» Reading passage
↓↓↓
Many faculty discussions about AI still begin with the same concern: how can we prevent students from outsourcing their work?
The more useful question may be tougher and more productive: what parts of learning still become clearer, stronger, and more memorable when students have to think in public, respond to human feedback, and work through ideas in ways that are harder to automate? Recent higher-ed reporting and research suggest that the answer is not a single policy. It is a better course design.
Today’s focus is practical: what fresh higher-ed reporting and research suggest about teaching for real engagement in an AI-heavy environment, along with three specific signals showing where faculty can protect learning without turning every course into a crackdown.
Let’s get into it →

The Edge
The Best Response to AI May Be Better Learning Conditions, Not Just Better Detection
A new research release from the University of Surrey argues that generative AI can help with feedback, but meaningful learning weakens when feedback loses care, trust, dialogue, and context. The core warning is simple: speed is not the same as learning. Students are more likely to use feedback well when it feels relational, interpretable, and tied to real judgment rather than just automated correction.
↑↑↑
» Given data
↓↓↓
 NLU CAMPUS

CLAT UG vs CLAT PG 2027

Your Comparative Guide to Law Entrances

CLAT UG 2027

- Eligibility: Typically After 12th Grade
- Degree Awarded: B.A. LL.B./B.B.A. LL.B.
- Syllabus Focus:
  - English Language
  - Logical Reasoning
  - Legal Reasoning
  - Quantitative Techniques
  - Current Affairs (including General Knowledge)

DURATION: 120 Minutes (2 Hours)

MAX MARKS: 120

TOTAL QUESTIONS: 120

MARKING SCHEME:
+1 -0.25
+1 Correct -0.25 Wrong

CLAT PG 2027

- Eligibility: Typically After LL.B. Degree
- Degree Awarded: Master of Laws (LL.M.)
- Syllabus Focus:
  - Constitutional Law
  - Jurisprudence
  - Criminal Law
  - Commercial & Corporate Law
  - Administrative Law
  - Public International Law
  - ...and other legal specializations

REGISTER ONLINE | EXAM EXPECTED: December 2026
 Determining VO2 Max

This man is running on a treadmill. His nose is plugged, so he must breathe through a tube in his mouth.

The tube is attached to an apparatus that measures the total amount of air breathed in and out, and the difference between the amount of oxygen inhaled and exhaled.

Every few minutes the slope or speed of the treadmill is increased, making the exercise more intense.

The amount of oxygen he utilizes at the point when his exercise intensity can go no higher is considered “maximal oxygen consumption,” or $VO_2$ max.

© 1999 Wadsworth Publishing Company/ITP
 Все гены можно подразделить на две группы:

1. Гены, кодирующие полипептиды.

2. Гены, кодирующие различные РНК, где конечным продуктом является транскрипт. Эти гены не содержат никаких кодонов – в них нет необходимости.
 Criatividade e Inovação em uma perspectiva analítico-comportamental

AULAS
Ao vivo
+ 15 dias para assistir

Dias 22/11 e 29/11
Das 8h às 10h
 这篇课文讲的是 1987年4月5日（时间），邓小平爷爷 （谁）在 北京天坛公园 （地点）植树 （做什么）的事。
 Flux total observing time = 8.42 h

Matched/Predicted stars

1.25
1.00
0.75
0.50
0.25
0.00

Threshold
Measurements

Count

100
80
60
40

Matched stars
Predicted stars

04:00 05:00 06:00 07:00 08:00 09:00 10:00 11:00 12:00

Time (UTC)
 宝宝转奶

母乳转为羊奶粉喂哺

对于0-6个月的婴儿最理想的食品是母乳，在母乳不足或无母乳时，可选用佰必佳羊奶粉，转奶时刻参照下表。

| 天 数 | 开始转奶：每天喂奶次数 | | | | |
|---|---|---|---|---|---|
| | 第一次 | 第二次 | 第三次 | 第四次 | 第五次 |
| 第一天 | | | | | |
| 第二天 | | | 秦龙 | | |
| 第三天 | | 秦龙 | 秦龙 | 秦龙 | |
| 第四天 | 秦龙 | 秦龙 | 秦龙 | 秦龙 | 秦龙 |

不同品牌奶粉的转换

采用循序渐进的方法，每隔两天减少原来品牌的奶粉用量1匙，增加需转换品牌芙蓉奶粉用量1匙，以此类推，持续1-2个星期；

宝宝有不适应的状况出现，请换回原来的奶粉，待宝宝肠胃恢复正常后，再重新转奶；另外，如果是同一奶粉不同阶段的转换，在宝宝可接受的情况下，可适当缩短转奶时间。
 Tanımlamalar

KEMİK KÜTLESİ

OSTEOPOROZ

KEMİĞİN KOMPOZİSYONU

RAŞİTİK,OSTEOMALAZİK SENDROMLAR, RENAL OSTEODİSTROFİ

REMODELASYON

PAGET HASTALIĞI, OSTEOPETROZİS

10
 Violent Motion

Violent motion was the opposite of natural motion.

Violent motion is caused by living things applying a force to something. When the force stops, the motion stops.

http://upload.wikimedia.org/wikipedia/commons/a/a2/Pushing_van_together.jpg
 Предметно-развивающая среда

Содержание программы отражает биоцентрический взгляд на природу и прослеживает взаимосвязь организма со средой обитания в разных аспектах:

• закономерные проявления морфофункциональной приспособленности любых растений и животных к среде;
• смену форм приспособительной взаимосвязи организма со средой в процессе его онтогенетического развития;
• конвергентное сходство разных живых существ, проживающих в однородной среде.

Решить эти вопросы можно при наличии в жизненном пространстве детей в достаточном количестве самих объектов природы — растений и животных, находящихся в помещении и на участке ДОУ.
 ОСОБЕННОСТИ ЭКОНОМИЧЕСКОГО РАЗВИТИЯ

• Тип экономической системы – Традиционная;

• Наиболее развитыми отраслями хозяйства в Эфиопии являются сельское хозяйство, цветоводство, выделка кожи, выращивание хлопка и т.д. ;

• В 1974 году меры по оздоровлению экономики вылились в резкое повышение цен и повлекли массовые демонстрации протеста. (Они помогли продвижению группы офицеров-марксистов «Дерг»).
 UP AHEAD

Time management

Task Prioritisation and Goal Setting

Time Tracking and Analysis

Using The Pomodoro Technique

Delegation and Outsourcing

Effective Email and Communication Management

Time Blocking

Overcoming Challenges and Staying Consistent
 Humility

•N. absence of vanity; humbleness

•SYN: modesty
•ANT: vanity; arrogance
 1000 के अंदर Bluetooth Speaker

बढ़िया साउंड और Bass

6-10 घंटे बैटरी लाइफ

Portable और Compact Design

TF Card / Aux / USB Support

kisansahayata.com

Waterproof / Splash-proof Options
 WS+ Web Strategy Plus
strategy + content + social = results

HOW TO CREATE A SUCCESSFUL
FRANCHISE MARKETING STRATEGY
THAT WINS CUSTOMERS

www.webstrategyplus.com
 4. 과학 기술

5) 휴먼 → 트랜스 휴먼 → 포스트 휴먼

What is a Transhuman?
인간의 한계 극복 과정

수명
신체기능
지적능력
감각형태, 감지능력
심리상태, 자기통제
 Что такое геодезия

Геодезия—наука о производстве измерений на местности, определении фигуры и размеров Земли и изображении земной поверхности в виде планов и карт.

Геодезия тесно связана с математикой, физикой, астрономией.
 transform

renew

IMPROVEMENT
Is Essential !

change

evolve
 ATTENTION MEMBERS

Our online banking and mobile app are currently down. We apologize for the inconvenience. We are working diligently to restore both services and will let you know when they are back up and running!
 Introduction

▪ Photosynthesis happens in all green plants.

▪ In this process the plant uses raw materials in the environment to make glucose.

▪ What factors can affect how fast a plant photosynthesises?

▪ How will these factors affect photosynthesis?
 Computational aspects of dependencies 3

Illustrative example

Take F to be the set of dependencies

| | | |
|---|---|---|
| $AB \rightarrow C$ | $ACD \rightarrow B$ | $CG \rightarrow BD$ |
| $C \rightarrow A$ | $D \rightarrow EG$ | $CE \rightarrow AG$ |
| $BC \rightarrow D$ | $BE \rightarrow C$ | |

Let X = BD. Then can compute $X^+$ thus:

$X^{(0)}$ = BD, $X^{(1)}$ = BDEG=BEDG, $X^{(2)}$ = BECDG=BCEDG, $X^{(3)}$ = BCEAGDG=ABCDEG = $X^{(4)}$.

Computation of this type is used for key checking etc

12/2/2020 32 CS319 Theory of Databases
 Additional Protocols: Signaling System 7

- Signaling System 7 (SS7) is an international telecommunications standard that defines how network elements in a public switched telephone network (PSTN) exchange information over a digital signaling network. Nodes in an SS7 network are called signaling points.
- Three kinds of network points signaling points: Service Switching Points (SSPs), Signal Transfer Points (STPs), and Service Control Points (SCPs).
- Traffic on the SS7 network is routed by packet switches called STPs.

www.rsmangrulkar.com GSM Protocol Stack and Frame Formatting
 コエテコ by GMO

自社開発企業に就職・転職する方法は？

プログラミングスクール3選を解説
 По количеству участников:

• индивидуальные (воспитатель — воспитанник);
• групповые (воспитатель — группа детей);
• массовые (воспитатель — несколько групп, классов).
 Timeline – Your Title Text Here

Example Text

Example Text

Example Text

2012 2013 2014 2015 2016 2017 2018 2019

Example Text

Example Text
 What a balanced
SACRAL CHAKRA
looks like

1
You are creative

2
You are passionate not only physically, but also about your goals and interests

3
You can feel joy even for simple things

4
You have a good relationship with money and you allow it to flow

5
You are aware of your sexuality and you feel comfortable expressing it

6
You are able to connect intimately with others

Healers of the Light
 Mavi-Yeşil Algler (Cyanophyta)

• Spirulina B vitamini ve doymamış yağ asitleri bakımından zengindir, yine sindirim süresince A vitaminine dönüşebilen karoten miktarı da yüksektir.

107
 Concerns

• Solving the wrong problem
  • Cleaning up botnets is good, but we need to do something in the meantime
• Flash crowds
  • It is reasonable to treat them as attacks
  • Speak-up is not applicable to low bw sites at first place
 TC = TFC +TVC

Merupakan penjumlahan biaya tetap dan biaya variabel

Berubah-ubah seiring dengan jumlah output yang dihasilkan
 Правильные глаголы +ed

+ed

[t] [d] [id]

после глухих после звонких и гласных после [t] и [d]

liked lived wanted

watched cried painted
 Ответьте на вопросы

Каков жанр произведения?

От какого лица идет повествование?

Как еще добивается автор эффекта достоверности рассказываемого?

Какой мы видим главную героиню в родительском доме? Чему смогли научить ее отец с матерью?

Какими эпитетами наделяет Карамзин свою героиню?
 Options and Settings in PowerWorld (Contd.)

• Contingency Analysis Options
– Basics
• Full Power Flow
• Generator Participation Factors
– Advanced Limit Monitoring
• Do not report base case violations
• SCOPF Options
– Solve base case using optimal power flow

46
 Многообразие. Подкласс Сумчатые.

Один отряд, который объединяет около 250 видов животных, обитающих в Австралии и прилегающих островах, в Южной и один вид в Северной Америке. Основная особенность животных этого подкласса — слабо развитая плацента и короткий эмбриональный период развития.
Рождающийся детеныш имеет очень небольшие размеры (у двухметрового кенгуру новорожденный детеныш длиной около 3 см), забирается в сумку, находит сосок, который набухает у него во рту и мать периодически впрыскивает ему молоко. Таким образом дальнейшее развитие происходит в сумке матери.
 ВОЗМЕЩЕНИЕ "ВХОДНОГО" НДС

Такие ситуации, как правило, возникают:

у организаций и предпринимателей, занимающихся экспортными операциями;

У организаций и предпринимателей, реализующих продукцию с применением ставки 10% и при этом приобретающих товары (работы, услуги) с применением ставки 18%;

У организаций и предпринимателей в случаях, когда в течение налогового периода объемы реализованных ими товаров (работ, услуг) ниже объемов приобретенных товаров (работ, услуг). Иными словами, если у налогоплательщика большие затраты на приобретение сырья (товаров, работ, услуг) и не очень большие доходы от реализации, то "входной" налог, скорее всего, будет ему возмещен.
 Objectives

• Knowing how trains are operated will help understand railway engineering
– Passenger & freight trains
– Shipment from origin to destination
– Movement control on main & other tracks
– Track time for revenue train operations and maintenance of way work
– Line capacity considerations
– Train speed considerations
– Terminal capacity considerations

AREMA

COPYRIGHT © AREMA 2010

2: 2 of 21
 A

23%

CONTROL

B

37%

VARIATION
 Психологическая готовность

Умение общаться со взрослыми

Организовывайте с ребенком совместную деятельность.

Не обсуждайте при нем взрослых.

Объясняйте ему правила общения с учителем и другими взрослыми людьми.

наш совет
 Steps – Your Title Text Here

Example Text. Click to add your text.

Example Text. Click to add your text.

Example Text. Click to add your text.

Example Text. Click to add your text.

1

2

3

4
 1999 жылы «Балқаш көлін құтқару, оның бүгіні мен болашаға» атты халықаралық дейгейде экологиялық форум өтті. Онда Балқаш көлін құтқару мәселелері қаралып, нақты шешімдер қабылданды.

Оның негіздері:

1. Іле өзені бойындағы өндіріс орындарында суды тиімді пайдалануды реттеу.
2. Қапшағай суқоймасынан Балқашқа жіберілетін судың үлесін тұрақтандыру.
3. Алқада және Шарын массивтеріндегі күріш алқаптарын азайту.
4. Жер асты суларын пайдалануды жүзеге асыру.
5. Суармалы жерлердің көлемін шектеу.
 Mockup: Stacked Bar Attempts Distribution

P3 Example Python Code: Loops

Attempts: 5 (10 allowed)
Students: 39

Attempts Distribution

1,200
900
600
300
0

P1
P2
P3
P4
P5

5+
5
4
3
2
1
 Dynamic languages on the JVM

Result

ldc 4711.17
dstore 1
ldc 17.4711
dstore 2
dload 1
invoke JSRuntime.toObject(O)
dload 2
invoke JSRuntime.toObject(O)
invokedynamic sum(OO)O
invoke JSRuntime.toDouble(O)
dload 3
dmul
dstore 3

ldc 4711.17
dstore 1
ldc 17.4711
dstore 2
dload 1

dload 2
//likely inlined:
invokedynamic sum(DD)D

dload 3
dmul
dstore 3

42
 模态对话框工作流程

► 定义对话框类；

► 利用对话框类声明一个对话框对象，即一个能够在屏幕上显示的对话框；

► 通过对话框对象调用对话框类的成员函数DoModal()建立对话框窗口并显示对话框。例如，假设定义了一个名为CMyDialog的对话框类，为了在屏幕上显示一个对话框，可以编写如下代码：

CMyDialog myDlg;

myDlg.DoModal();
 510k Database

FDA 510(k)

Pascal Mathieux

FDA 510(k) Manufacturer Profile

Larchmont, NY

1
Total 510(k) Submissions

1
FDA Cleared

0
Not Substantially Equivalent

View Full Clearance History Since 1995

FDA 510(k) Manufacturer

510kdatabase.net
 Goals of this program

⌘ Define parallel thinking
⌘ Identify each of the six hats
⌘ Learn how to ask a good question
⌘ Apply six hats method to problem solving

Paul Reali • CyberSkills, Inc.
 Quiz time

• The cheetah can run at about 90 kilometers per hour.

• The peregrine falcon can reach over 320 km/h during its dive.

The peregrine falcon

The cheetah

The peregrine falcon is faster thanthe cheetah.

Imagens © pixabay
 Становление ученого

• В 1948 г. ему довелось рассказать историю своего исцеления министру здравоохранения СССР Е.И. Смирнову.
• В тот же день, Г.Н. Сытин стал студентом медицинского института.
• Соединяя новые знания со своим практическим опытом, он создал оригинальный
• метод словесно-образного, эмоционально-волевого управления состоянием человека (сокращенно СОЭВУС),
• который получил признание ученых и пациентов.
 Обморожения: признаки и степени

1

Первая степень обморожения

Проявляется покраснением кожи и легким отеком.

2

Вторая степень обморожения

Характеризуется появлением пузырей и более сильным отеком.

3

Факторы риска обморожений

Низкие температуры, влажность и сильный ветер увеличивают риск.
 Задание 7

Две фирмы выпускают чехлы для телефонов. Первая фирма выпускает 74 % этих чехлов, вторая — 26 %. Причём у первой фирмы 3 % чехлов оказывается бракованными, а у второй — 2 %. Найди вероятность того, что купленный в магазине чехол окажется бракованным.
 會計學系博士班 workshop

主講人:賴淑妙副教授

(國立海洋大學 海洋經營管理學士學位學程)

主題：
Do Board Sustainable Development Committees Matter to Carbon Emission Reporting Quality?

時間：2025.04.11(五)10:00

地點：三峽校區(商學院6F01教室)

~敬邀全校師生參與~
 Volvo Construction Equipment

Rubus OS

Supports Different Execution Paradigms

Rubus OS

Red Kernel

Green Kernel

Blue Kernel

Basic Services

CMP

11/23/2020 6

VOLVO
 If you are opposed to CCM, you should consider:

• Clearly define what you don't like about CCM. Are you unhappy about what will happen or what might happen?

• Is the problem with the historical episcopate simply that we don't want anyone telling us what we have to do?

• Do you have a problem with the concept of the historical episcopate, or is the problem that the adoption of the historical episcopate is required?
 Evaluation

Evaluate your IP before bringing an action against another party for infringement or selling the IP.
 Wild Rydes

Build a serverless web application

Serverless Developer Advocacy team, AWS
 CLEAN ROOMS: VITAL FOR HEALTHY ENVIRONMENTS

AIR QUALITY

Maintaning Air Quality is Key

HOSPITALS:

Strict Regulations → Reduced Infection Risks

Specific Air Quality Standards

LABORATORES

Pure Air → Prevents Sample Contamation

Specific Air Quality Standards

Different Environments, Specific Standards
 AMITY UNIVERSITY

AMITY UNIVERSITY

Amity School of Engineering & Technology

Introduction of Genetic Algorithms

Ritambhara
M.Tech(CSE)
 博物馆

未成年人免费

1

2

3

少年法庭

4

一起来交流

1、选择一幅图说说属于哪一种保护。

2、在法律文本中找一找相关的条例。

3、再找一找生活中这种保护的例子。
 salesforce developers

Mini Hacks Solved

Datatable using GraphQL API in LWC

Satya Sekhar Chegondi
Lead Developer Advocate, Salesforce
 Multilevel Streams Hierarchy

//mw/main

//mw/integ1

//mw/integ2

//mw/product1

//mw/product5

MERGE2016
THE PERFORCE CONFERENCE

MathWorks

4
↑↑↑
» Task brief
In the passage on AI and teaching, what is the core warning of the University of Surrey research release? The data is not needed.

» Result
Speed is not the same as learning.